*Teks yang Diberikan:*
________________________
PENGAMAT pertahanan dan keamanan dari Institute for Security and Strategic Studies (ISSES) Khairul Fahmi menilai rekomendasi Komnas HAM kepada TNI untuk menutup permanen lokasi pemusnahan amunisi tidak layak pakai di Desa Sagara, Garut, Jawa Barat menjadi langkah penting untuk memastikan kondisi keamanan masyarakat setempat aman.
“Ini merupakan langkah penting dalam konteks perlindungan hak atas rasa aman dan lingkungan hidup yang layak. Namun demikian, pendekatan semata-mata berbasis relokasi, jelas belum menjawab kompleksitas persoalan secara utuh,” jelasnya kepada Media Indonesia pada Minggu (25/5).
Selain itu, temuan Komnas HAM terkait adanya keterlibatan 21 orang termasuk warga sipil untuk aktivitas yang seharusnya dikendalikan secara ketat oleh personel profesional, menimbulkan pertanyaan serius terkait standar operasional.
“Tetapi pada saat yang sama, hal ini juga menunjukkan keterbatasan kapasitas dan ekosistem pendukung yang dihadapi TNI di lapangan,” tukas Fahmi.
Menurut Fahmi, relokasi memang dapat mereduksi risiko langsung terhadap warga, tetapi pada saat yang sama, TNI jelas dihadapkan pada tantangan nyata terkait keterbatasan ruang.
“Lahan yang benar-benar aman, steril dari aktivitas sipil, dan jauh dari pemukiman semakin sulit ditemukan, terutama di wilayah dengan kepadatan penduduk tinggi,” ujarnya.
________________________
*Cuplikan Data:*
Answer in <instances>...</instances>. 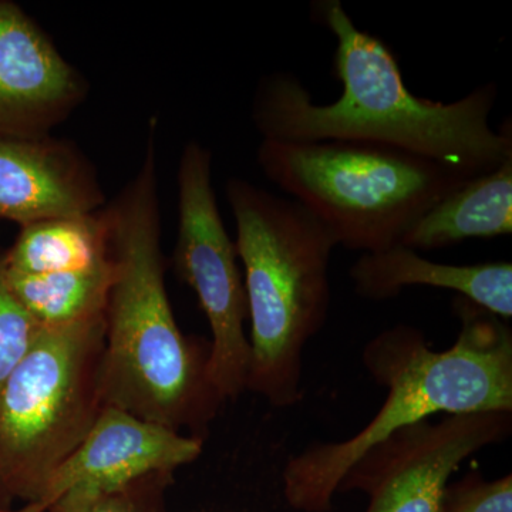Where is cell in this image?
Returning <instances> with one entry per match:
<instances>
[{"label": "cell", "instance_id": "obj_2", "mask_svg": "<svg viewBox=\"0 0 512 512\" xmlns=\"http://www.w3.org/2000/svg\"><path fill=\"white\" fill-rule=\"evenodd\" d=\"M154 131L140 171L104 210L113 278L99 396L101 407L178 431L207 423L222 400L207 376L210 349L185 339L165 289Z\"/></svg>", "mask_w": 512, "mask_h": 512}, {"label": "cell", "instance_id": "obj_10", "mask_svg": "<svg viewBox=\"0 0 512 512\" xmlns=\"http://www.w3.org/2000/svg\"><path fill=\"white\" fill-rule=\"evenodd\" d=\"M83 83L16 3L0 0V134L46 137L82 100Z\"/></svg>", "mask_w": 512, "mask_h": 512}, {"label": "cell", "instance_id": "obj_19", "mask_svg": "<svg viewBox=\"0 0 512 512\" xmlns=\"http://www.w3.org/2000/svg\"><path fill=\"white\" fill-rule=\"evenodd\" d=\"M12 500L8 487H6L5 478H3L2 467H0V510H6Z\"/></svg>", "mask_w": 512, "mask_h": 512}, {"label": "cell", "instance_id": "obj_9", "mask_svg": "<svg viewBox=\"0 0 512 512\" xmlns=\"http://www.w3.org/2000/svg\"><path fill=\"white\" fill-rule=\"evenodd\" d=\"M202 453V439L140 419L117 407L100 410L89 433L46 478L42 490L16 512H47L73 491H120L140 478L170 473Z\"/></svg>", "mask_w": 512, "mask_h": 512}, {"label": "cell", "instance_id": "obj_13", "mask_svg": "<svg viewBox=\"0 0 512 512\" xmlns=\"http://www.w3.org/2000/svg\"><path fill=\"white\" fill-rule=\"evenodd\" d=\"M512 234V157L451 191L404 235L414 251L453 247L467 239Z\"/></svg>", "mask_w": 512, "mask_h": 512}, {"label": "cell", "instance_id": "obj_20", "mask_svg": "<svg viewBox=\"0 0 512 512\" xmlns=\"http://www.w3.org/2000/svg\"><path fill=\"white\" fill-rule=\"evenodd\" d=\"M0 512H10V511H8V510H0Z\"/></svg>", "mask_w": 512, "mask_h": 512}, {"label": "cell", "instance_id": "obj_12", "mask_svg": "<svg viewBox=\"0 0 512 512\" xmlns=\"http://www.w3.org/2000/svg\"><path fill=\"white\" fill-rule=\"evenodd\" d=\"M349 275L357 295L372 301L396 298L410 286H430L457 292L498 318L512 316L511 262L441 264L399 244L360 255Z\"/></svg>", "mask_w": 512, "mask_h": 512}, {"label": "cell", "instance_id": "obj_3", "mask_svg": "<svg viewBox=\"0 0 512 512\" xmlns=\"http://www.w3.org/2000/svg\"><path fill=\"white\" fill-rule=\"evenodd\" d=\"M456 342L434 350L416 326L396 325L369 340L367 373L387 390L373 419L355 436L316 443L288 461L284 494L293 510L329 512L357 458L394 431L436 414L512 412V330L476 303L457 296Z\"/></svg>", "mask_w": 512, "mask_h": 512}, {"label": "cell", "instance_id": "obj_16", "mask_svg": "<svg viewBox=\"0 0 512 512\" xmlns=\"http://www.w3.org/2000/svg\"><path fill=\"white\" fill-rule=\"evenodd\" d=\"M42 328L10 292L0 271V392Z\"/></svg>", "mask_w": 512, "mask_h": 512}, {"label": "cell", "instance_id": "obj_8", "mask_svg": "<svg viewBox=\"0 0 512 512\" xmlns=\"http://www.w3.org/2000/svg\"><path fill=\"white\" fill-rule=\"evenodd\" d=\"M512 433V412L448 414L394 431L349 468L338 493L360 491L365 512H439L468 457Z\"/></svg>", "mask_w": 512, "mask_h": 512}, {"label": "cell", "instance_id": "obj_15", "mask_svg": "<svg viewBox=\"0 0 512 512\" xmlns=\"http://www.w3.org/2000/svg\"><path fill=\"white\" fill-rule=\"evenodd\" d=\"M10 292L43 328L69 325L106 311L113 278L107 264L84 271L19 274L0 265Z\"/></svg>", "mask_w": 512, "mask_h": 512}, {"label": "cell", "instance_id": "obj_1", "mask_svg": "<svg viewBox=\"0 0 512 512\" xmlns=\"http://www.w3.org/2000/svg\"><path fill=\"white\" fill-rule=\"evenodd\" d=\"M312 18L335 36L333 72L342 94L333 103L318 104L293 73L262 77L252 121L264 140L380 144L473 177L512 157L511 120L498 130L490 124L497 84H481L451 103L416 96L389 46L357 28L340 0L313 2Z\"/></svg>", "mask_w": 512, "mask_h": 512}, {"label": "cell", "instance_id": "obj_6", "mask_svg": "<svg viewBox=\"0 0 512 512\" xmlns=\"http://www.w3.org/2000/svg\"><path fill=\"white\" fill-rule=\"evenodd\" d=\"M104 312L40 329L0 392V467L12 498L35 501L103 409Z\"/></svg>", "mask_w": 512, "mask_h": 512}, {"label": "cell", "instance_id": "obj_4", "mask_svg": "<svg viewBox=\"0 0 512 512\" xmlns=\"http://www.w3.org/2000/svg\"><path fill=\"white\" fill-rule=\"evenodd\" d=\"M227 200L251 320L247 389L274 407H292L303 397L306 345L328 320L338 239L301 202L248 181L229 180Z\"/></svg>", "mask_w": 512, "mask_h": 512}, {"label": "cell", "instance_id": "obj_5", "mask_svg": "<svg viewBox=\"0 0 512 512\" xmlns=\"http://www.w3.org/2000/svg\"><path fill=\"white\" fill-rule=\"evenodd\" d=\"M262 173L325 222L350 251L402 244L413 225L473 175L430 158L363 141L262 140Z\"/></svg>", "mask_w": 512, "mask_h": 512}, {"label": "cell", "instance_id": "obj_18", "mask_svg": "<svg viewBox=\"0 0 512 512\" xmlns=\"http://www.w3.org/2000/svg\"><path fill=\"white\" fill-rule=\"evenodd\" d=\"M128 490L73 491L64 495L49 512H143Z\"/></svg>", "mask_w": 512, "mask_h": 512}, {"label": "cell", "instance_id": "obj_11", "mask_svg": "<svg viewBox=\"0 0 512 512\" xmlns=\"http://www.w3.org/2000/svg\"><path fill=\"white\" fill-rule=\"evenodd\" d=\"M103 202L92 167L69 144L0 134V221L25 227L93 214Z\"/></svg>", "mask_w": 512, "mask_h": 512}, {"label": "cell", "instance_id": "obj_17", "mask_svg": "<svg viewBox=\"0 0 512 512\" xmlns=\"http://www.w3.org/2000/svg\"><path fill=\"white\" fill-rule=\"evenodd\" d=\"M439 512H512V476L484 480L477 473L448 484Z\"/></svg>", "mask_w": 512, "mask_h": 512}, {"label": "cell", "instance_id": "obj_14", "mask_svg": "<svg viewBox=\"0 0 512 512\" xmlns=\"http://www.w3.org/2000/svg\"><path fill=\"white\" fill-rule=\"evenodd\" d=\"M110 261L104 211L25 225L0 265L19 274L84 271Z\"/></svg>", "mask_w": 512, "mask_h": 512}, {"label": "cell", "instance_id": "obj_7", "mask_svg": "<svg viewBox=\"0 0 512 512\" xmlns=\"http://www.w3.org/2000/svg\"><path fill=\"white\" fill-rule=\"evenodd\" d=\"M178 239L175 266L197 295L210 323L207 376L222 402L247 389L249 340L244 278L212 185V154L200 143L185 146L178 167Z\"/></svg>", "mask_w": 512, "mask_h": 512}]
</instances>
________________________
*Tujuan Tugas:*
Cetak tanpa perubahan bagian dari teks tentang lokasi pemusnahan amunisi di Garut, mulai dari "Selain itu, temuan" sampai "terkait standar operasional.".

*Jawaban Tugas:*
Selain itu, temuan Komnas HAM terkait adanya keterlibatan 21 orang termasuk warga sipil untuk aktivitas yang seharusnya dikendalikan secara ketat oleh personel profesional, menimbulkan pertanyaan serius terkait standar operasional.